Provided text →
[START]
Opium Production Is Down, and So Are Heroin Prices
Reason magazine | All articles 30 08 2008 This week the U.N. announced that opium production in Afghanistan is down 6 percent from last year's record level of 8,200 metric tons. The U.N. attributes the decline to drought and "good local leadership" aimed at encouraging poppy farmers to grow other crops. (Rising food prices have made alternatives such as wheat more economically attractive than they used to be, although farmers can still make a lot more money growing poppies.) Notably, Antonio Maria Costa, executive director of the U.N. Office on Drugs and Crime, went out of his way to say eradication did not meaningfully contribute to the drop in opium production:
The zero percent cultivation in 18 provinces was not—and I stress, was not—due to eradication. Only a very small amount of land was eradicated, only 5,000 hectares at a very high human cost—77 people died, half of them civilian and half of them policemen—and also at a very high economic cost. We are therefore making a change towards our policy regarding eradication.
[END]
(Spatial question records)
[START]
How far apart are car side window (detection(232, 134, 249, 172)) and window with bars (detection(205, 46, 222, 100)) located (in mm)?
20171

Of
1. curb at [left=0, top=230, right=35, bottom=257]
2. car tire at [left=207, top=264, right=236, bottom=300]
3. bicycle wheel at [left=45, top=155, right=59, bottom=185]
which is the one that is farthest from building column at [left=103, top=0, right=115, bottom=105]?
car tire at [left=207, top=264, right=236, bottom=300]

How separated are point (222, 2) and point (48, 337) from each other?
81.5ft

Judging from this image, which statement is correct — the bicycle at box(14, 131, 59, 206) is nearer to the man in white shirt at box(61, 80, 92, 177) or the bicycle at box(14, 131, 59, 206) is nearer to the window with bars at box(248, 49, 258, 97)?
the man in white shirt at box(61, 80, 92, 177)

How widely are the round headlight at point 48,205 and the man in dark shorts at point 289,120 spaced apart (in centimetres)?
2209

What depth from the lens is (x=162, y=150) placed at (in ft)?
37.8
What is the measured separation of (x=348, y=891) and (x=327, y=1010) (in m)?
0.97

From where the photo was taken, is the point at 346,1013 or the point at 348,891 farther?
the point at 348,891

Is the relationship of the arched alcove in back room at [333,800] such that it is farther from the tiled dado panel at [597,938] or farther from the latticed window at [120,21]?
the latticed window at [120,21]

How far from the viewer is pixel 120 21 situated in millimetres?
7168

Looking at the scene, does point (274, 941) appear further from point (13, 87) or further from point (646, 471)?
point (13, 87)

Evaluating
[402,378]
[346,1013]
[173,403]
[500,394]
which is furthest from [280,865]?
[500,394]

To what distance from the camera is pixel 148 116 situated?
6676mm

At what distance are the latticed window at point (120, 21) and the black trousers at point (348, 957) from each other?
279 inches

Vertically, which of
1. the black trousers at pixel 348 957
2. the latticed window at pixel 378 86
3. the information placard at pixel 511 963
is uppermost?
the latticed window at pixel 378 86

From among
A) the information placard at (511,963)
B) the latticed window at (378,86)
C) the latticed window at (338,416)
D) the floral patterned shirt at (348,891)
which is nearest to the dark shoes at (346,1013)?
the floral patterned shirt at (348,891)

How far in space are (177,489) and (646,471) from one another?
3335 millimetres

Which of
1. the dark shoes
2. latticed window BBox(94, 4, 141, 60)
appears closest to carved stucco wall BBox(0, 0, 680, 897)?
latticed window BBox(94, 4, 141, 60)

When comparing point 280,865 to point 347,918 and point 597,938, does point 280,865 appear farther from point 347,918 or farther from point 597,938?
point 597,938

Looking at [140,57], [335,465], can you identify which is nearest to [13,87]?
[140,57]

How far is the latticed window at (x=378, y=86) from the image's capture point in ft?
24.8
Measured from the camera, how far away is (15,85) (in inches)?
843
[END]
What this task involves → Carry on the article about Afghan opium production, beginning right after its final sentence.

Response for this exercise →
The number of "opium-free provinces" increased from 13 to 18, and the acreage devoted to poppies fell 19 percent. But the remaining farms are producing more per acre and are increasingly concentrated in Taliban-controlled areas. Meanwhile, many of the farmers who have stopped growing poppies are growing cannabis instead, which Costa does not consider a victory. The impact on the heroin market is even less impressive:
For the third year in a row, opium supply far outweighs world demand. Prices are falling, but not dramatically. This suggests that vast amounts of opium, heroin and morphine have been withheld from the market.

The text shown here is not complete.